═══ QUOTED PASSAGE ═══

Early 20th-century U.S. foreign policy regarding Latin America

In the history of United States foreign policy, the Roosevelt Corollary was an addition to the Monroe Doctrine articulated by President Theodore Roosevelt in his 1904 State of the Union Address, largely as a consequence of the Venezuelan crisis of 1902–1903. The corollary states that the United States could intervene in the internal affairs of any Latin American country guilty of "chronic wrongdoing, or an impotence which results in a general loosening of the ties of civilized society".

Roosevelt tied his policy to the Monroe Doctrine, and it was also consistent with the foreign policy included in his big stick ideology. He stated that in keeping with the Monroe Doctrine, the U.S. was justified in exercising "international police power" to put an end to chronic unrest or wrongdoing in the Western Hemisphere. President Herbert Hoover in 1930 endorsed the Clark Memorandum that repudiated the Roosevelt Corollary in favor of what was later called the Good Neighbor policy.

==Background==
The Roosevelt Corollary was articulated in the aftermath of the Venezuelan crisis of 1902–1903. In late 1902, Britain, Germany, and Italy imposed a naval blockade of several months against Venezuela after President Cipriano Castro refused to pay foreign debts and damages suffered by Europeans in a recent civil war. The dispute was referred to the International Court of Arbitration at The Hague, which concluded on 22 February 1904 that the blockading powers involved in the Venezuela crisis were entitled to preferential treatment in the payment of their claims. This left other countries which did not take military action, including the United States, with no recourse. The U.S. disagreed with the outcome in principle, and Roosevelt saw the need to take action politically. The corollary went towards ensuring that U.S. interests abroad were protected from, in future, European powers using this ruling at The Hague as justification for military action and/or occupation in Central and Latin America.

═══ SUPPLIED DATA ═══

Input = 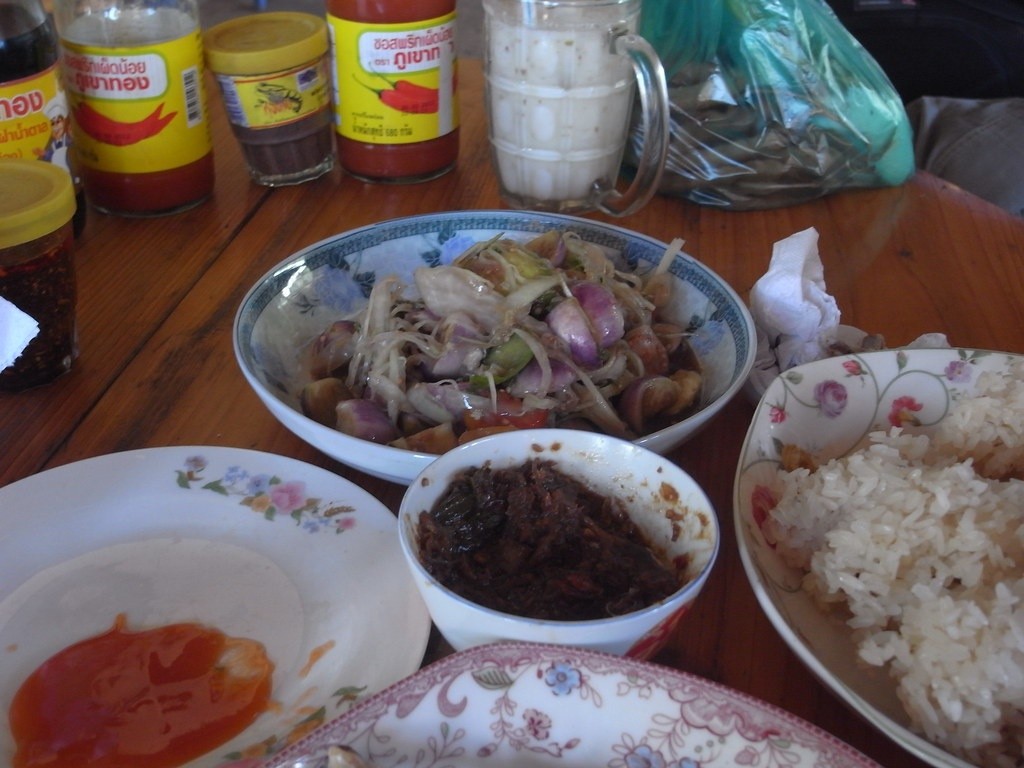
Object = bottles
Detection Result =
[46,0,215,218]
[0,151,77,382]
[200,11,335,187]
[1,0,86,239]
[320,0,459,186]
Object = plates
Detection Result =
[0,445,435,768]
[232,205,759,491]
[217,637,886,768]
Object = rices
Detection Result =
[757,379,1024,768]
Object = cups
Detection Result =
[478,1,669,218]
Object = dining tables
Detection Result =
[0,58,1024,768]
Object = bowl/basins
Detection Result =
[396,430,722,660]
[733,344,1024,768]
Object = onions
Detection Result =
[296,228,624,445]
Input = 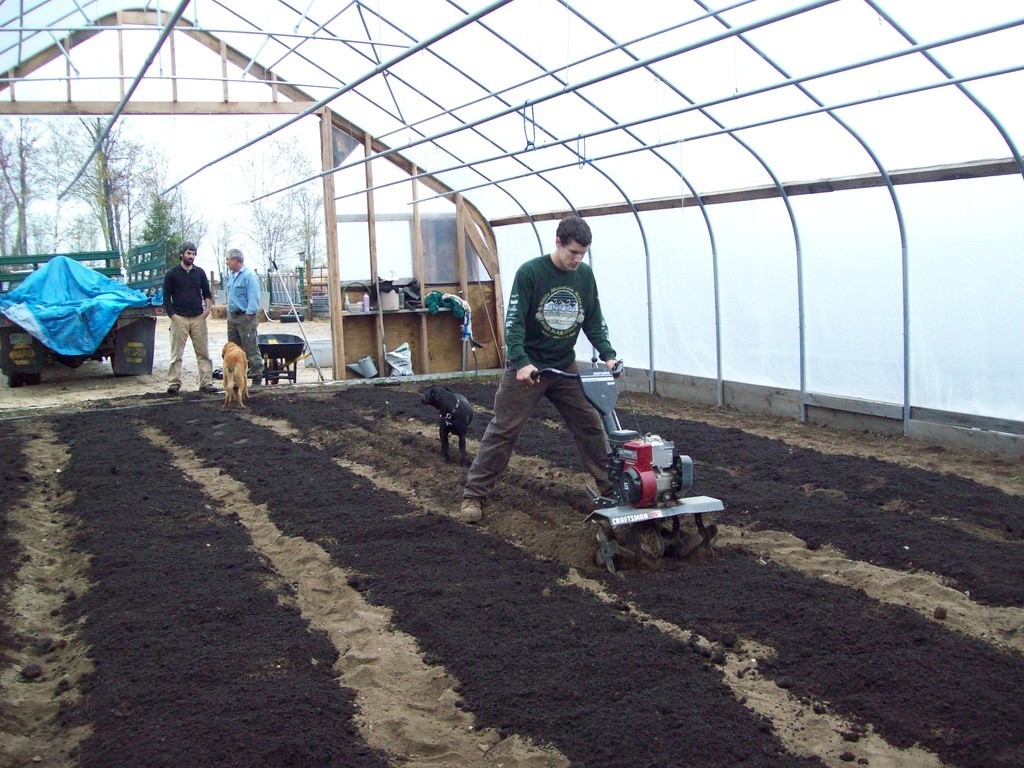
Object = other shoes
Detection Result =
[168,385,179,393]
[212,368,223,378]
[249,384,261,394]
[460,499,482,523]
[234,382,238,389]
[200,384,218,393]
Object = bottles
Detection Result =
[345,294,349,310]
[363,293,369,311]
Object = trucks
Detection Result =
[1,249,163,389]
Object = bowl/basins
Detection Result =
[348,304,362,312]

═══

EXERCISE DESCRIPTION
Copy the passage on the Roosevelt Corollary between "Roosevelt tied his" and "Good Neighbor policy.", inclusive.

REPLY
Roosevelt tied his policy to the Monroe Doctrine, and it was also consistent with the foreign policy included in his big stick ideology. He stated that in keeping with the Monroe Doctrine, the U.S. was justified in exercising "international police power" to put an end to chronic unrest or wrongdoing in the Western Hemisphere. President Herbert Hoover in 1930 endorsed the Clark Memorandum that repudiated the Roosevelt Corollary in favor of what was later called the Good Neighbor policy.